Dataset records:
********************
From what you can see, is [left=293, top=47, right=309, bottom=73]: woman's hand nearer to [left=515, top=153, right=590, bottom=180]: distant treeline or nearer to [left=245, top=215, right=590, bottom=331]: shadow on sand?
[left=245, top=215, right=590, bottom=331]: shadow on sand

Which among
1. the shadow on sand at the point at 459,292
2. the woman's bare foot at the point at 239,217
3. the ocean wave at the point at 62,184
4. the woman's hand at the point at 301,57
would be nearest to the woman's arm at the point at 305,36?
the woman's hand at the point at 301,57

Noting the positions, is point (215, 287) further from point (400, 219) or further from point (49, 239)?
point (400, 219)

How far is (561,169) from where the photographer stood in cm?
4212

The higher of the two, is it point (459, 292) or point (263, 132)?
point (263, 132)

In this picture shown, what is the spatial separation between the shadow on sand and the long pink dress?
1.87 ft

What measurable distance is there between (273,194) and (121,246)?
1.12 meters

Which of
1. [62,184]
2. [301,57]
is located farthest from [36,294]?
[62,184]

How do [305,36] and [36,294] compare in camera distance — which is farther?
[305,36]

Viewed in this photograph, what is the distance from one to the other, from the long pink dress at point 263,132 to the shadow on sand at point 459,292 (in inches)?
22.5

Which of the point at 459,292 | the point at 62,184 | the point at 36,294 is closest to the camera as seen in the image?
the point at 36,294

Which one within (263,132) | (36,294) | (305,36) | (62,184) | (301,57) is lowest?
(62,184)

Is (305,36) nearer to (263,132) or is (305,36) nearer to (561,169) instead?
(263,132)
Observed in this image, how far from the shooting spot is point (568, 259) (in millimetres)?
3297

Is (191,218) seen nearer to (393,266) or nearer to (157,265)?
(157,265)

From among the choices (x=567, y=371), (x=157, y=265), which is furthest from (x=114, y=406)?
********************
Reproduce the rows word for word, beginning with the line that contains "How do [305,36]" and continuing through the last line of the rows.

How do [305,36] and [36,294] compare in camera distance — which is farther?
[305,36]

Viewed in this photograph, what is the distance from one to the other, from the long pink dress at point 263,132 to the shadow on sand at point 459,292 (in inches)?
22.5

Which of the point at 459,292 | the point at 62,184 | the point at 36,294 is closest to the camera as seen in the image?
the point at 36,294

Which one within (263,132) | (36,294) | (305,36) | (62,184) | (301,57) is lowest?
(62,184)

Is (305,36) nearer to (263,132) or is (305,36) nearer to (561,169) instead?
(263,132)
Observed in this image, how far from the shooting spot is point (568, 259) (in millimetres)?
3297

Is (191,218) seen nearer to (393,266) or nearer to (157,265)?
(157,265)

From among the choices (x=567, y=371), (x=157, y=265), which is furthest from (x=114, y=406)?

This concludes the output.